What the task requires: Reproduce everything in the listing from the line containing "What is the measurable" down to the end of the listing, both ends included, with the requests kept as they are. Scale each distance value in the answers by 1.65, rounding to the same number of decimal places it already has, with halves rounded up.

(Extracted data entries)
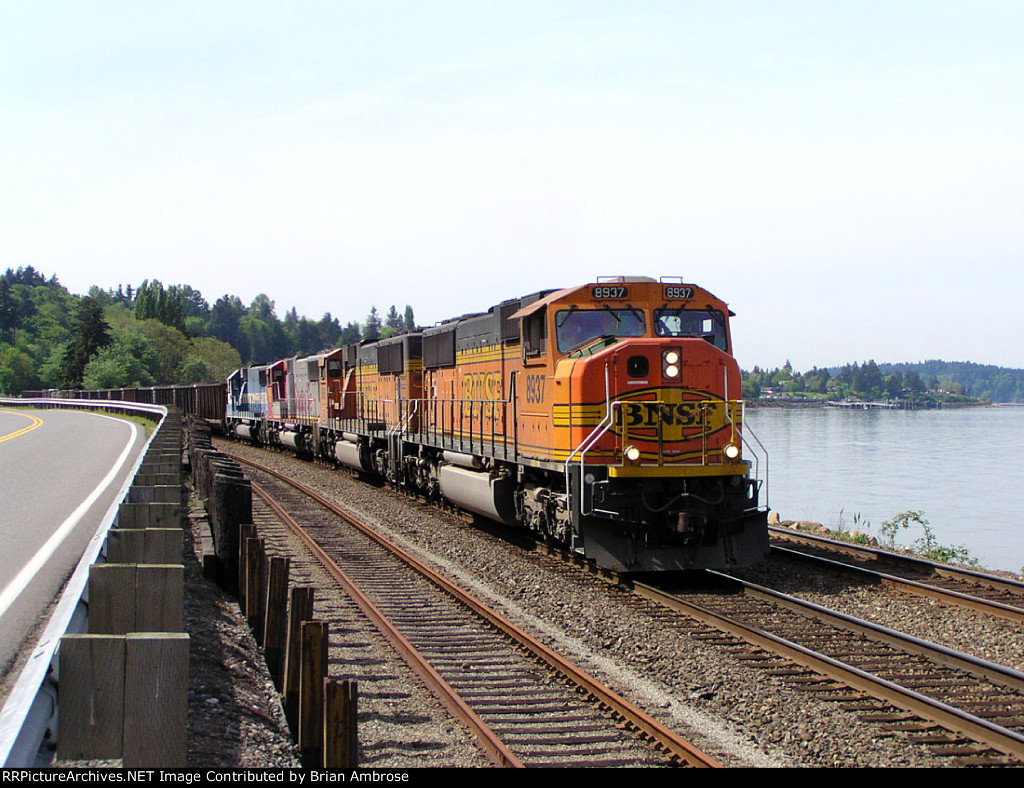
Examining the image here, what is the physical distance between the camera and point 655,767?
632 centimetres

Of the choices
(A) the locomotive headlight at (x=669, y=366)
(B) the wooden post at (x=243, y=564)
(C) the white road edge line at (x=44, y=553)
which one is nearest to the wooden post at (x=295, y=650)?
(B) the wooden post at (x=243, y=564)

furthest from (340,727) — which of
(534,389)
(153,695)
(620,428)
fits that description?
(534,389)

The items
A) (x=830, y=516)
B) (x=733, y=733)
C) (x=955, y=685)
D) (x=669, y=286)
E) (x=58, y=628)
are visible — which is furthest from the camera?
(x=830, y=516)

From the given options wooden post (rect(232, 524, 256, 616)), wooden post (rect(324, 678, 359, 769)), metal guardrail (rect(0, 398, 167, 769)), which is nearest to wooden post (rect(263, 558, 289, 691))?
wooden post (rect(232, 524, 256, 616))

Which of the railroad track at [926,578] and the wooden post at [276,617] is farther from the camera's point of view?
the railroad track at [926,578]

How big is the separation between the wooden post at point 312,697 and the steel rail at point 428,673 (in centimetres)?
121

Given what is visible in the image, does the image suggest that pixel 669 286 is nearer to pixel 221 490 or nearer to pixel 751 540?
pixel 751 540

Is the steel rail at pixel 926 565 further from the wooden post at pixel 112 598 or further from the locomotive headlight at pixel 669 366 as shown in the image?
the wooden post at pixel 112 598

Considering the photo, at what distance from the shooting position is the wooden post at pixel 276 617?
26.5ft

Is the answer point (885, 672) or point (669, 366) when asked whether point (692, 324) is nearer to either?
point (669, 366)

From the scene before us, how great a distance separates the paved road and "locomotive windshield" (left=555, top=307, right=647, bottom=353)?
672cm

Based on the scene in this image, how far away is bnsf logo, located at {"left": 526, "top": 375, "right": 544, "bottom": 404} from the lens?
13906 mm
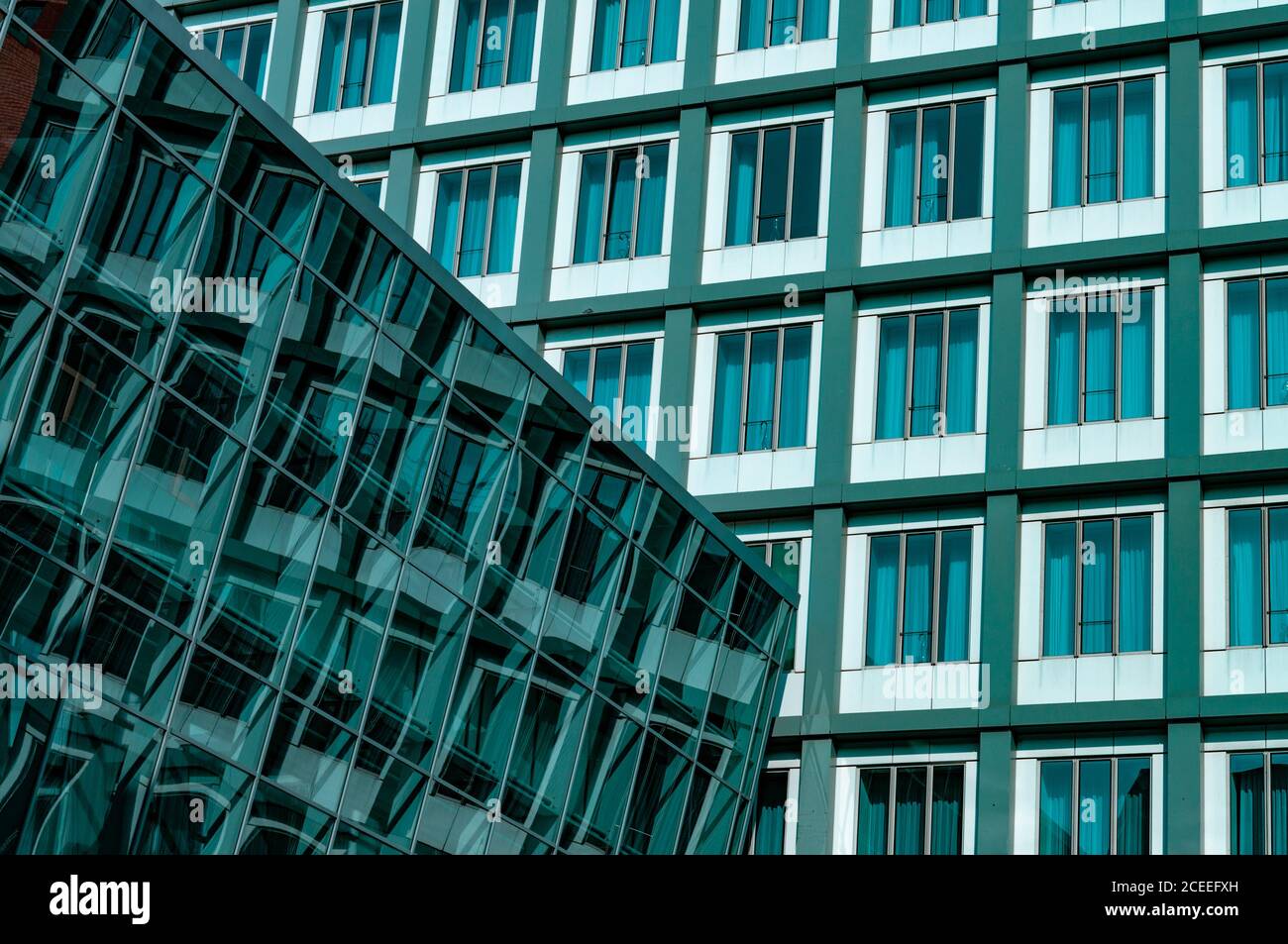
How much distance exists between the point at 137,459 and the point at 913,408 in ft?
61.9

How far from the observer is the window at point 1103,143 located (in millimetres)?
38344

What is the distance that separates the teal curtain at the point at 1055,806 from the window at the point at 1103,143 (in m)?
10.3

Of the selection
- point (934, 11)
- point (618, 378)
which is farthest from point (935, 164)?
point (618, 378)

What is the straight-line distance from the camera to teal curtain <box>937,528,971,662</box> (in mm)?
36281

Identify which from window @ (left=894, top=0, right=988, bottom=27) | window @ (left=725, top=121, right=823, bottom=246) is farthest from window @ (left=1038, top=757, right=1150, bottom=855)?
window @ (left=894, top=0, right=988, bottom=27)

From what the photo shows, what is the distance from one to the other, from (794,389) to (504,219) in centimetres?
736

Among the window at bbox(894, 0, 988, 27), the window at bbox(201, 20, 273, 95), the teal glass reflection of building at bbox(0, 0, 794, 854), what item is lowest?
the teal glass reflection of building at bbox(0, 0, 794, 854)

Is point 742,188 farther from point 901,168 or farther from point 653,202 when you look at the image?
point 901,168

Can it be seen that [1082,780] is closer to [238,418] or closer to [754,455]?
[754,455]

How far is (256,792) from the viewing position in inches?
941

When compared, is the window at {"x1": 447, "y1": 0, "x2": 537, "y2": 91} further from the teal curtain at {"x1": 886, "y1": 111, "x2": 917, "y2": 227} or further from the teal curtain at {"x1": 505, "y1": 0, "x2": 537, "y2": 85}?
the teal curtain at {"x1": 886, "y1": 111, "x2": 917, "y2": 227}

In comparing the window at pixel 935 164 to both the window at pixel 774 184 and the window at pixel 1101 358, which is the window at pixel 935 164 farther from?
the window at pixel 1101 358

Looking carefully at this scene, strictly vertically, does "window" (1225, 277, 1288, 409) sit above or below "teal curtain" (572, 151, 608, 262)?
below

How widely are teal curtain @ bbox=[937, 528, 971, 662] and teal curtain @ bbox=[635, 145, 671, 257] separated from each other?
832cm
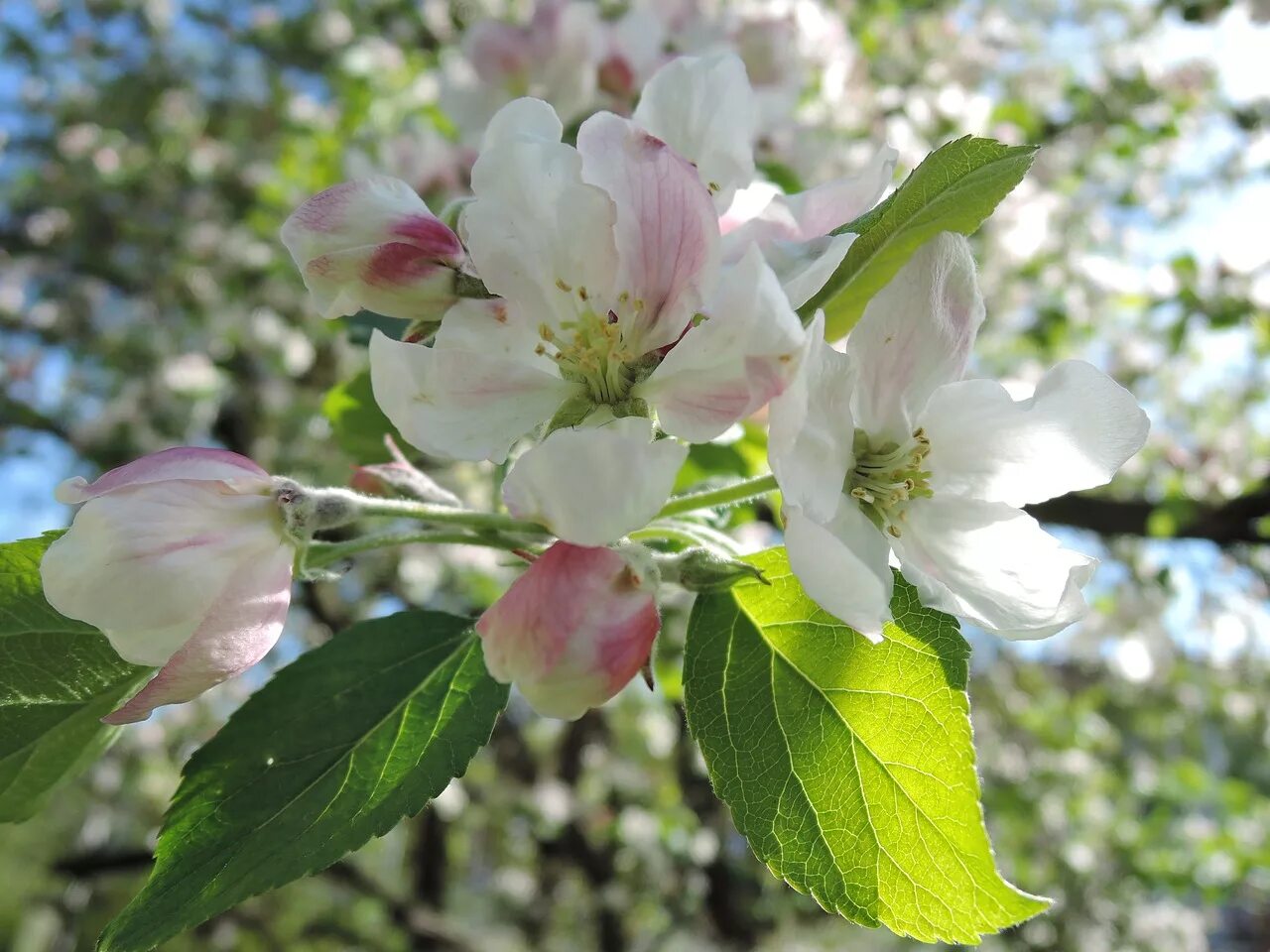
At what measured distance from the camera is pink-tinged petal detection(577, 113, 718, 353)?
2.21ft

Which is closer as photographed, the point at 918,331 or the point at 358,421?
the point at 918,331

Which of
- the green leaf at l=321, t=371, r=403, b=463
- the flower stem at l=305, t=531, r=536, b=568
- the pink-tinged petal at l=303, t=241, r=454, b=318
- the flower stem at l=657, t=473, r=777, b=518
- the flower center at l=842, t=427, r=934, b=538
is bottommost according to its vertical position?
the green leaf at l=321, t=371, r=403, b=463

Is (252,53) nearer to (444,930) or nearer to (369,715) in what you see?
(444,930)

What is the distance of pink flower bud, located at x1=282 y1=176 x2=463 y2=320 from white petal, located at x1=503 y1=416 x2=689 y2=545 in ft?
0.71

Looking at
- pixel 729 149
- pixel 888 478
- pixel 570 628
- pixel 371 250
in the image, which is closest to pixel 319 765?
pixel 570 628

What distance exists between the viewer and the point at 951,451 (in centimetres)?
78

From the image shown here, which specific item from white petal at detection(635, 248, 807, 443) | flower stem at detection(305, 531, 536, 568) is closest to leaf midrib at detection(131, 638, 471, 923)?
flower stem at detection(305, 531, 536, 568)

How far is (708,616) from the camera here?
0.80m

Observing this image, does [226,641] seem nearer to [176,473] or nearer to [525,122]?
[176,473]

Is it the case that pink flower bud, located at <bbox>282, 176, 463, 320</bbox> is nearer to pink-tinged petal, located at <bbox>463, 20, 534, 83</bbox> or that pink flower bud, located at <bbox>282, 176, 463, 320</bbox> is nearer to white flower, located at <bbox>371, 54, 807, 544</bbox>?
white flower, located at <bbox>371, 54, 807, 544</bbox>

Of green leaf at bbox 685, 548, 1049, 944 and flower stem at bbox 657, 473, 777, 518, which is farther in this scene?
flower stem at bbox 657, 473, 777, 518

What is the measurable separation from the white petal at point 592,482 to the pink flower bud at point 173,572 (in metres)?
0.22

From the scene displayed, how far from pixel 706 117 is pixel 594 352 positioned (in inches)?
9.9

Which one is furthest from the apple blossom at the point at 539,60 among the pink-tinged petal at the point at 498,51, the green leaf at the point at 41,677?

Result of this task:
What is the measurable separation from the white petal at point 592,482 to the pink flower bud at point 173,572 (in metres)?
0.36

From the scene displayed, how far from pixel 706 117 is pixel 594 352 positioned (in inches)?
16.3

Which one is furthest from the apple blossom at the point at 539,60 among the pink-tinged petal at the point at 498,51, the green leaf at the point at 41,677?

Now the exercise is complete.